This Will Change Your Mind About Psychedelic Drugs







For years, the field of mental health has been largely barren of meaningful treatment advances. But now, scientists have new hope in the least likely of places: psychedelic drugs. Recent research suggests that certain psychedelic substances can help relieve anxiety, depression, PTSD, addiction and the fear surrounding a terminal diagnosis.

“The biggest misconception people have about psychedelics is that these are drugs that make you crazy,” says Michael Pollan, author of the new book How to Change Your Mind: What the New Science of Psychedelics Teaches Us About Consciousness, Dying, Addiction, Depression, and Transcendence. “We now have evidence that that does happen sometimes — but in many more cases, these are drugs that can make you sane.”


In the interview below (and video above), Pollan talked with TIME about the therapeutic promise of the drugs, their fraught history and the sheer terror he felt after smoking toad venom.

Walk me through a brief history of psychedelics.

If you ask people about psychedelics or LSD, they’re going to think about the psychedelic ’60s — Timothy Leary, this flamboyant psychology professor who was at Harvard for a few years, studying psilocybin and LSD, and then telling everybody they should take it in a very public way. The drugs kind of escaped the laboratory and were embraced by the counterculture.

The result was a full-scale moral panic against the drugs. President Nixon said Timothy Leary was the most dangerous man in America, which is pretty amazing for a washed-up psychology professor. But before that, there had been more than a decade of very promising research using these drugs in a therapeutic context in a very responsible way.

What do psychedelics do to the human mind?

The honest answer: nobody quite understands. We’re really just at the beginning of exploring that frontier. But psychedelics appear to diminish activity in one very important brain network called the default mode network. That network is very involved with operations having to do with our sense of self: how we integrate what’s happening to us in any given moment, with our abiding sense of who we are.

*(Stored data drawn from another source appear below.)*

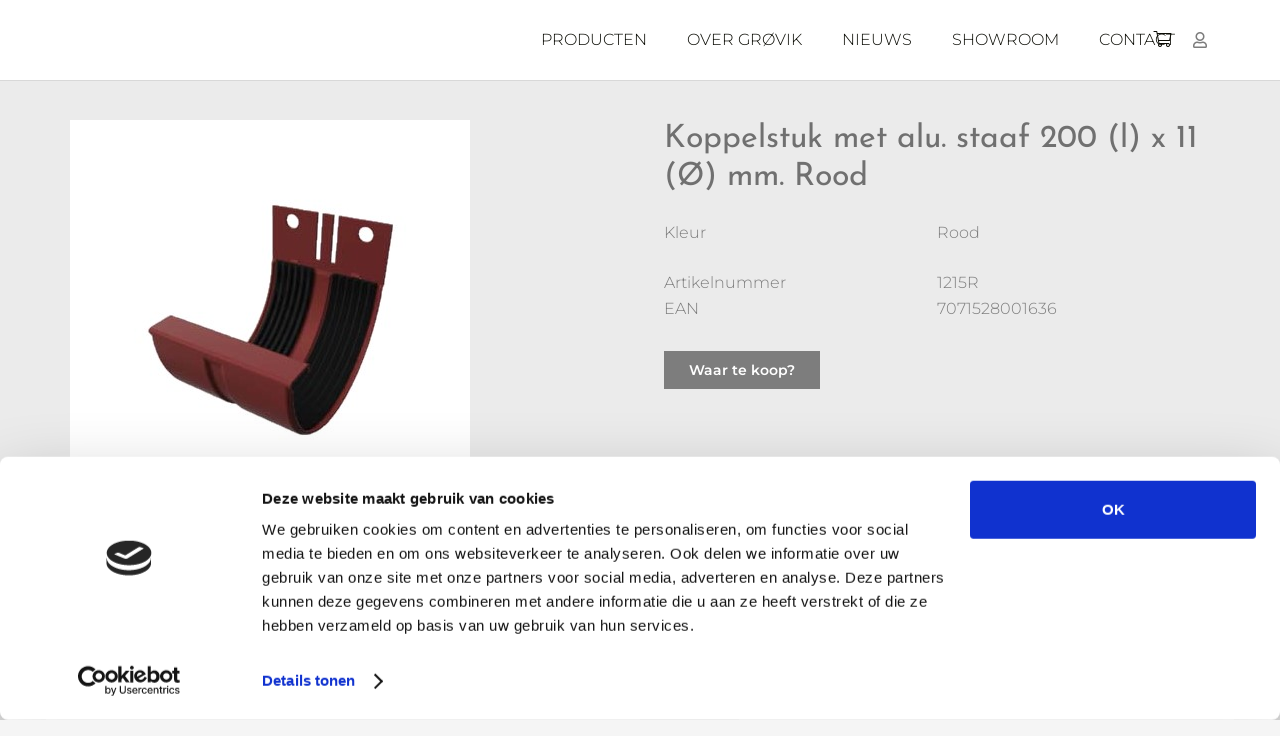

--- FILE ---
content_type: application/x-javascript
request_url: https://consentcdn.cookiebot.com/consentconfig/7c044dbb-0140-4600-85d6-48afaae59d31/donsta.nl/configuration.js
body_size: 267
content:
CookieConsent.configuration.tags.push({id:175999134,type:"script",tagID:"",innerHash:"",outerHash:"",tagHash:"7774401462653",url:"https://consent.cookiebot.com/uc.js",resolvedUrl:"https://consent.cookiebot.com/uc.js",cat:[1]});CookieConsent.configuration.tags.push({id:175999136,type:"script",tagID:"",innerHash:"",outerHash:"",tagHash:"16160491716965",url:"",resolvedUrl:"",cat:[3]});CookieConsent.configuration.tags.push({id:175999137,type:"script",tagID:"",innerHash:"",outerHash:"",tagHash:"3274690349081",url:"",resolvedUrl:"",cat:[3,4]});CookieConsent.configuration.tags.push({id:175999138,type:"script",tagID:"",innerHash:"",outerHash:"",tagHash:"8125620527301",url:"https://donsta.nl/wp-content/cache/asset-cleanup/js/body-3c57a17d398b2bd8b96bb4a3a211b44f4476d6d7.js",resolvedUrl:"https://donsta.nl/wp-content/cache/asset-cleanup/js/body-3c57a17d398b2bd8b96bb4a3a211b44f4476d6d7.js",cat:[4]});CookieConsent.configuration.tags.push({id:175999139,type:"script",tagID:"",innerHash:"",outerHash:"",tagHash:"6392798135553",url:"https://donsta.nl/wp-content/plugins/woocommerce/assets/js/frontend/cart-fragments.min.js?ver=10.2.2",resolvedUrl:"https://donsta.nl/wp-content/plugins/woocommerce/assets/js/frontend/cart-fragments.min.js?ver=10.2.2",cat:[1]});CookieConsent.configuration.tags.push({id:175999141,type:"script",tagID:"",innerHash:"",outerHash:"",tagHash:"1071610730869",url:"https://www.google.com/recaptcha/api.js?hl=en&ver=6.8.3#038;render=explicit",resolvedUrl:"https://www.google.com/recaptcha/api.js?hl=en&ver=6.8.3#038;render=explicit",cat:[1]});CookieConsent.configuration.tags.push({id:175999143,type:"script",tagID:"",innerHash:"",outerHash:"",tagHash:"1421754469246",url:"",resolvedUrl:"",cat:[1]});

The interesting thing about psychedelics, both LSD and psilocybin — the ingredient in magic mushrooms — is that they take this network offline. When that happens, you have this sensation of ego-dissolution: that your self is evaporating or dissolving. And that seems to lead to new connections in the brain temporarily forming. Your emotion center starts talking directly to your visual cortex, let’s say, and you see things that you’re hoping or fearing. New connections are made that could produce new insights, new perspectives, new ways of looking at the world.



Your book talks a lot about the scientific approach to psychedelics. What do scientists believe that psychedelics can offer people?

The feeling among the scientists is that these chemicals allow us to essentially reboot the brain. If the brain is stuck in these narrow grooves of thought — whether it’s an obsession or a fear or the story you tell yourself — all those deep grooves that lock us into patterns of both thought and behavior are dissolved and temporarily suspended in a way that allows us to break those patterns.

What psychedelics do you think show some therapeutic potential?

There are two drugs that show the most potential and will probably be legalized for medical use soon. One is a drug that isn’t always considered a psychedelic: MDMA, also known as Ecstasy or Molly, which has been shown to be incredibly useful in the treatment of trauma, including post-traumatic stress disorder (PTSD) in soldiers or in rape victims. A study recently came out that showed great effectiveness at treating those problems. That’s very encouraging, and that may be the first of these drugs to get approved.

The second is psilocybin. It appears to be very useful in the treatment of anxiety, depression and addiction in both smoking and alcohol.